Goal:
Reproduce the part of the records that opens with the line containing "What is the distance between (590,659)" and runs through the end of the records, switching "photographer" to "camera operator" and leaving everything else unchanged.

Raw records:
┌────────
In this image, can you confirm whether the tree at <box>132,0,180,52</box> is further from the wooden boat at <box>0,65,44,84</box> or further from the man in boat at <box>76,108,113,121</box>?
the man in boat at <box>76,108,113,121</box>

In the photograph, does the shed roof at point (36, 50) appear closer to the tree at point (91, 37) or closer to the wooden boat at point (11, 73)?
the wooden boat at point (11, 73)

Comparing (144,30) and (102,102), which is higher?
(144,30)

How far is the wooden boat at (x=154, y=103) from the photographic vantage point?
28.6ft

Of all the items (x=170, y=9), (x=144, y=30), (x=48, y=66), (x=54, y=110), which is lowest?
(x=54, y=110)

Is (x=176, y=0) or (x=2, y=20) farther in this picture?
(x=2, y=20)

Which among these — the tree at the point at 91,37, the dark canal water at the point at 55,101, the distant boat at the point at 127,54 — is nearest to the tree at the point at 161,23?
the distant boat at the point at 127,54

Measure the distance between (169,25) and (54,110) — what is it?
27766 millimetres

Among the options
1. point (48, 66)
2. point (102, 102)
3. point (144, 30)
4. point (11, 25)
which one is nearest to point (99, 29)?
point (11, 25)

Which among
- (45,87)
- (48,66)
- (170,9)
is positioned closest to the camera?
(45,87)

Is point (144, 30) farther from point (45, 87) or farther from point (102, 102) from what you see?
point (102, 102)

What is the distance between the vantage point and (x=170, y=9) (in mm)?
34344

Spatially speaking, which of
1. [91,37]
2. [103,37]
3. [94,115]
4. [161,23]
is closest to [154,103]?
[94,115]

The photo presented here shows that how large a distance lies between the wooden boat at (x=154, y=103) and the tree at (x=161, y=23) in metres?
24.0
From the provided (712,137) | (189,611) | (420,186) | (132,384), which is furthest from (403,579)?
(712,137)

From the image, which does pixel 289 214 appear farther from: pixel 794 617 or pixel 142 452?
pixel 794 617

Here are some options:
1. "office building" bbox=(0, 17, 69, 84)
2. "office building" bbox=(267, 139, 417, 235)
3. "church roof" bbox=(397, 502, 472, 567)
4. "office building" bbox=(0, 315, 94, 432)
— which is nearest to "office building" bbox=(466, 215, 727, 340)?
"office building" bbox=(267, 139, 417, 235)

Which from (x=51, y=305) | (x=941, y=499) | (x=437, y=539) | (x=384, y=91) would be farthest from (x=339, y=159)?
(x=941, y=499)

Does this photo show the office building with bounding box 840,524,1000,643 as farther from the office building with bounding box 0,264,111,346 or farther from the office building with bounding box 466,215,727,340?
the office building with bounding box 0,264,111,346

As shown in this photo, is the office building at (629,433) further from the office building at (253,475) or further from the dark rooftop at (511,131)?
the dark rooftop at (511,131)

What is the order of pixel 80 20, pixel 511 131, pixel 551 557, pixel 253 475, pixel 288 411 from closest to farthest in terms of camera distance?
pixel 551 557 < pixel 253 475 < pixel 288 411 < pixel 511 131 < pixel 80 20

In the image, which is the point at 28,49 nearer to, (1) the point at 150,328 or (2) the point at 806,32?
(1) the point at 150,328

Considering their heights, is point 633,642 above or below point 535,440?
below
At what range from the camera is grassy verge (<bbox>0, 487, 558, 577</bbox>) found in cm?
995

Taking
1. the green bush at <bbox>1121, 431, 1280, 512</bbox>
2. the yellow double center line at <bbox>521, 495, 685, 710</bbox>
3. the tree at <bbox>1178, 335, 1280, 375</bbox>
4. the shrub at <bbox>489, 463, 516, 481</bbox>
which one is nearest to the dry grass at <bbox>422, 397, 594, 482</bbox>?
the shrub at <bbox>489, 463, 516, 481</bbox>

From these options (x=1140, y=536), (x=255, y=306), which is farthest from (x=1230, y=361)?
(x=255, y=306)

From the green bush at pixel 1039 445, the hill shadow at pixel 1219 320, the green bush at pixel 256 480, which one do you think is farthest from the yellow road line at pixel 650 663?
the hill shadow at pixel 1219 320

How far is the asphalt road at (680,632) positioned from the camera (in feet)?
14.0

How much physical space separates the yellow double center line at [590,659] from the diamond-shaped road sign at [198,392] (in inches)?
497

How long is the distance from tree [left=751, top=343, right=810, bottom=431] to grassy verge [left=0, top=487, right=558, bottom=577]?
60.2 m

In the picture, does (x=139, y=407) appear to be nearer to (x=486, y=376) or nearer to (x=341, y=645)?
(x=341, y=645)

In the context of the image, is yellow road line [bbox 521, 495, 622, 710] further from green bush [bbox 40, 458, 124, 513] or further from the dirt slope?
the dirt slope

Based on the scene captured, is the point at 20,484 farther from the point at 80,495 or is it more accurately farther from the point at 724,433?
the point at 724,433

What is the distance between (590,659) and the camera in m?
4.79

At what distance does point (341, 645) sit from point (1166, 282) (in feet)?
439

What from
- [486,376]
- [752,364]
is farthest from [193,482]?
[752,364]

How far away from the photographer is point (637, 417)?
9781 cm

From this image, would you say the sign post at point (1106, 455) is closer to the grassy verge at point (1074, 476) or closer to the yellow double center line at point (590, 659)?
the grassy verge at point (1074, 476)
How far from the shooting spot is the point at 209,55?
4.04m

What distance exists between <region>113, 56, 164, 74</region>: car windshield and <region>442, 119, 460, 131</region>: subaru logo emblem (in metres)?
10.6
└────────
Result of this exercise:
What is the distance between (590,659) and the camera in m?
4.79

At what distance does point (341, 645) sit from point (1166, 282) (in feet)?
439

What from
- [486,376]
- [752,364]
is farthest from [193,482]?
[752,364]

How far away from the camera operator is point (637, 417)?
9781 cm

From this image, would you say the sign post at point (1106, 455) is closer to the grassy verge at point (1074, 476) or closer to the yellow double center line at point (590, 659)?
the grassy verge at point (1074, 476)
How far from the shooting spot is the point at 209,55?
4.04m

What distance exists between <region>113, 56, 164, 74</region>: car windshield and <region>442, 119, 460, 131</region>: subaru logo emblem (in metres)?
10.6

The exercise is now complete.